Further, 50 µL of crude extract was added to 950 µL of 50 nm potassium phosphate buffer pH 7, which was supplemented with hydrogen peroxide to a final concentration of 12.5 mM. The change in absorption was calculated over a 60-second interval. Enzyme activity was calculated using a molar extinction coefficient of 39.4 mM cm−1. Catalase takes into account the concentration of soluble protein in the test. POD activity was determined using collected plant material, which was weighed and macerated in 5 mL of 0.2 M phosphate buffer pH 6.7. The obtained residue was filtered twice using gauze to obtain the crude extract, a procedure that was performed in a gel bath with substrate based on hydrogen peroxide and pyrogallol. POD activity determination was performed according to the spectrophotometric method of Teisseire and Guy (2000) [65]. The activity was expressed in µM of decomposed H2O2 min−1 mg−1 of protein.

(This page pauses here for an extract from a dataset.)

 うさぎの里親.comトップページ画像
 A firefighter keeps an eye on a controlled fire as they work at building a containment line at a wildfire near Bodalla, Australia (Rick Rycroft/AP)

4.3. Total Soluble Proteins

For the analysis of total soluble protein content, the method of Bradford (1976) [66] was used. In test tubes of 15 mL, 100 mg of lyophilized MS/5.0 mL of extraction buffer (Tris-HCl 25 mM pH 7.6) were added. After that, it was shaken with sealed tubes for 2 hours in the shaker. Then, after extraction, the tubes were centrifuged in a benchtop centrifuge (2000 rpm for 10 min) and the supernatant was collected to measure soluble proteins. Soon after, 100 µL of sample was added in test tubes with an additional 2.5 mL of Bradford reagent. The tubes were then gently shaken manually so as not to denature the proteins. Fifteen minutes after the process, the reading was performed at 595 nm against the blank with 100 µL of water + 2.5 mL of Bradford reagent. The results were expressed in mg protein/g DM [67].

4.4. Lipid Peroxidation

Lipid peroxidation was determined according to the method described by Heath and Packer (1968) [68]. For 200 mg of plant material, homogenization was performed with 0.25% thiobarbituric acid and 10% trichloroacetic acid. The material was incubated in a water bath at 90 °C for one hour. Subsequently, it was cooled and centrifuged at 10,000 rpm for ten minutes. Then, it was collected and subjected to readings at 560 to 600 nm in a spectrophotometer.

4.5. Growth Measurements

The growth analysis was performed based on measurements of leaf area, number of leaves, and diameter. The collections for leaf area and number of leaves were performed at the end of 60 days with the separation and weighing of fresh leaves. Leaf area was measured using a LICOR model 3100 benchtop leaf area meter, while the number of leaves was taken from manual leaf counts on the plants. The diameter was recorded every 15 days before and after application of the mixture of plant regulators while the plants were still in the pots, using a digital caliper (mm).

4.6. Statistical Analysis

The results obtained were submitted to tests of normality and homogeneity before the analysis of variance (ANOVA). The means were compared by the F test for a qualitative factor (water deficiency) and regression analysis for a quantitative factor (plant regulator doses) to a 5% level of probability. Statistical tests were performed using the AgroEstat and SigmaPlot software.

5. Conclusions

With the results obtained, it can be concluded that the basil plants were sensitive to water deficiency. The application of Stimulate® showed an increase in SOD enzyme activity in stressed plants in all evaluations. However, for the CAT enzyme, only the first day of application showed a positive response to the application. The POD enzyme showed an increase from the second day of application of Stimulate®, and this enzyme had a direct effect on the reduction of lipid peroxidation. The growth measures obtained better responses in the highest doses applied.

Author Contributions

Conceptualization, J.D.R.; data curation, B.L.C.; formal analysis, B.L.C.; investigation, B.L.C. and E.S.A.; methodology, B.L.C. and E.S.A.; project administration, B.L.C.; supervision, J.D.R. and E.O.O.; validation, J.D.R. and E.O.O.; visualization, J.D.R. and E.O.O.; writing—original draft, B.L.C.; writing—review and editing, E.S.A., J.D.R. and E.O.O. All authors will be informed about each step of manuscript processing including submission, revision, revision reminder, etc., via emails from our system or the assigned Assistant Editor. All authors have read and agreed to the published version of the manuscript.

Funding

This research was funded by Brazilian Coordination for the Improvement of Higher Education Personnel (CAPES), grant number 001.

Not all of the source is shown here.